Na cabeça dela, o ato faz com que o marido melhore. Mas na pequena cidade escocesa, nada disso vai ser visto com bons olhos. 

A divisão por capítulos já está aqui presente, assim como a computação gráfica e a trilha  de pop rock: Elton John, Jethro Tull, Procol Harum e, novamente, David Bowie.

 Visto hoje, dá a impressão que o filme ganharia muito com um bom corte. A primeira de suas duas horas e meia é muita conversinha fiada, muita dancinha no casamento, muito amorzinho dos anjos.

“Ondas do Destino” foi a primeira obra de Von Trier após a publicação do documento do Dogma 95, em que um grupo de cineastas dinamarqueses propunha um novo modo, mais simples, de fazer cinema. Mas o filme não seguia algumas dessas regras, pois usava música, por exemplo. Só com “Os Idiotas” Von Trier teria um filme realmente inscrito no movimento.

Já “Europa” fez o cinema de Von Trier ser conhecido na Europa. Ganhou um Prêmio do Júri em Cannes e outros em festivais do continente. É um filme bem mais experimental, em preto e branco com diversas passagens em cor.

Como filme de arte, é muito menos escandaloso do que o que Von Trier viria a filmar a seguir, apesar de haver certa violência (suicídio por cortes de navalha no corpo). 

Um americano chega à Europa após o fim da Segunda Guerra e se emprega em uma empresa de trens, sendo responsável por servir os passageiros em um vagão leito. Acaba se envolvendo com a filha do dono e se vê às voltas com alemães resistentes à ocupação americana. 

Os judeus, os nazistas, todo esse universo que desembocaria na polêmica entrevista em Cannes 20 anos depois, não aparece aqui por acaso. Dois anos antes desse filme, em 1989, a mãe de Lars, em seu leito de morte, revelou a ele que seu pai verdadeiro era um alemão católico, não o judeu que ele tratava como pai. O resultado foi “Europa”.

É o primeiro filme comercial de Lars von Trier.
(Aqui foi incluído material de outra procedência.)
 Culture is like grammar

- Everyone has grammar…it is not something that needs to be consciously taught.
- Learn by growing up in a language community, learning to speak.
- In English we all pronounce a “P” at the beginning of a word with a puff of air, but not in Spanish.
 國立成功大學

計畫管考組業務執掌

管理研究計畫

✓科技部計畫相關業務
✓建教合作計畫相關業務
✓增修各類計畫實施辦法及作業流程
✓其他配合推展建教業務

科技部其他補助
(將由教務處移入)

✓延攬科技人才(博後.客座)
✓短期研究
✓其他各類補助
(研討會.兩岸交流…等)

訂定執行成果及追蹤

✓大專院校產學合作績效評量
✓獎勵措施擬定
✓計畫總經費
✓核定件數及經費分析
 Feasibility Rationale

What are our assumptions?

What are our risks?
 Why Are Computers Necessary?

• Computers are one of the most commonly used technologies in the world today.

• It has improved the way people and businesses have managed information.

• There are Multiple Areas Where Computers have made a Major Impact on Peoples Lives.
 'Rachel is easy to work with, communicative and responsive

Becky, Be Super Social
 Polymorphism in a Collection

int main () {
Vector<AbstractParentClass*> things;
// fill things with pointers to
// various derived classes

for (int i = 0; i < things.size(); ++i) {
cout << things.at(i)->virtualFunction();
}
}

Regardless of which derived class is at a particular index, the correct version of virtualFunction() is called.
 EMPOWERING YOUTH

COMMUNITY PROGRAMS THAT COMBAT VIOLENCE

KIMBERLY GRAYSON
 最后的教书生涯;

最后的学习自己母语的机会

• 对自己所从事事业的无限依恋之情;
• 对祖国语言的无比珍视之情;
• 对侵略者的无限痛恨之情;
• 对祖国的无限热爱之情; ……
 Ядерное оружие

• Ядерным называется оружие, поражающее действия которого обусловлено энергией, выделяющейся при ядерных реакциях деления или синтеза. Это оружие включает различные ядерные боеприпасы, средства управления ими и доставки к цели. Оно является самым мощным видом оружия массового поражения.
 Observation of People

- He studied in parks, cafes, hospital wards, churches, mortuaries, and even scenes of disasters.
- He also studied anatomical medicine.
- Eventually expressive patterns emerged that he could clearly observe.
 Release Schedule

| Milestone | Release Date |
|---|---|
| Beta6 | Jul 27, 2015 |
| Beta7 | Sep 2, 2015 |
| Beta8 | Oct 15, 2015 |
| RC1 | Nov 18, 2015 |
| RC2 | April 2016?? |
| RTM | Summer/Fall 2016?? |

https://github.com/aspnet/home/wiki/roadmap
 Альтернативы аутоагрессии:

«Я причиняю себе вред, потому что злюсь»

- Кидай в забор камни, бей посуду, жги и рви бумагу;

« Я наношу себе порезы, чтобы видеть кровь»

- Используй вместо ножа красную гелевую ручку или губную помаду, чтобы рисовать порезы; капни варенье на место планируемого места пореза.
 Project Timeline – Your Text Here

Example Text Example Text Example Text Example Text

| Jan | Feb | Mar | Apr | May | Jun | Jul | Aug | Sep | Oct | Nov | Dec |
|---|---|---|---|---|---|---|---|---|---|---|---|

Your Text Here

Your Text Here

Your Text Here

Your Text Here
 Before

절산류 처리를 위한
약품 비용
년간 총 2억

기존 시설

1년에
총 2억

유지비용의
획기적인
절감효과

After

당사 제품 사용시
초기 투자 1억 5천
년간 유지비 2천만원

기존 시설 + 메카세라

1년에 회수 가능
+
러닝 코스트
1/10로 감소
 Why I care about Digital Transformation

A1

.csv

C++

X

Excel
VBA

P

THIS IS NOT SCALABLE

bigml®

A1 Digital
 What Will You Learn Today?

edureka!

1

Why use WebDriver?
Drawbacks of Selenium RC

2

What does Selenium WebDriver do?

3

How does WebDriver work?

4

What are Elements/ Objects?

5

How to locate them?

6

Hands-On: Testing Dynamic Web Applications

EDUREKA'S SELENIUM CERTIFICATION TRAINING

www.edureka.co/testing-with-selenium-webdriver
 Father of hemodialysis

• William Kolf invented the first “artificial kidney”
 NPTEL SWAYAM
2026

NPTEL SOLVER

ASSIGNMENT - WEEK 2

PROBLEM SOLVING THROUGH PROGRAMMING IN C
Mas nem ele nem o público perderiam nada se a obra fosse considerada o último filme de escola do cineasta. O roteiro é tão confuso que é difícil entender se o protagonista está no Cairo ou na Europa. Ou em ambos.

A história envolve flashbacks, hipnose, um detetive e um assassino de mulheres. Trata-se claramente de um filme noir, mas é mais difícil seguir o herói do que encontrar o criminoso. A femme fatale é birmanesa. Curiosamente, o filme é todo cor de laranja.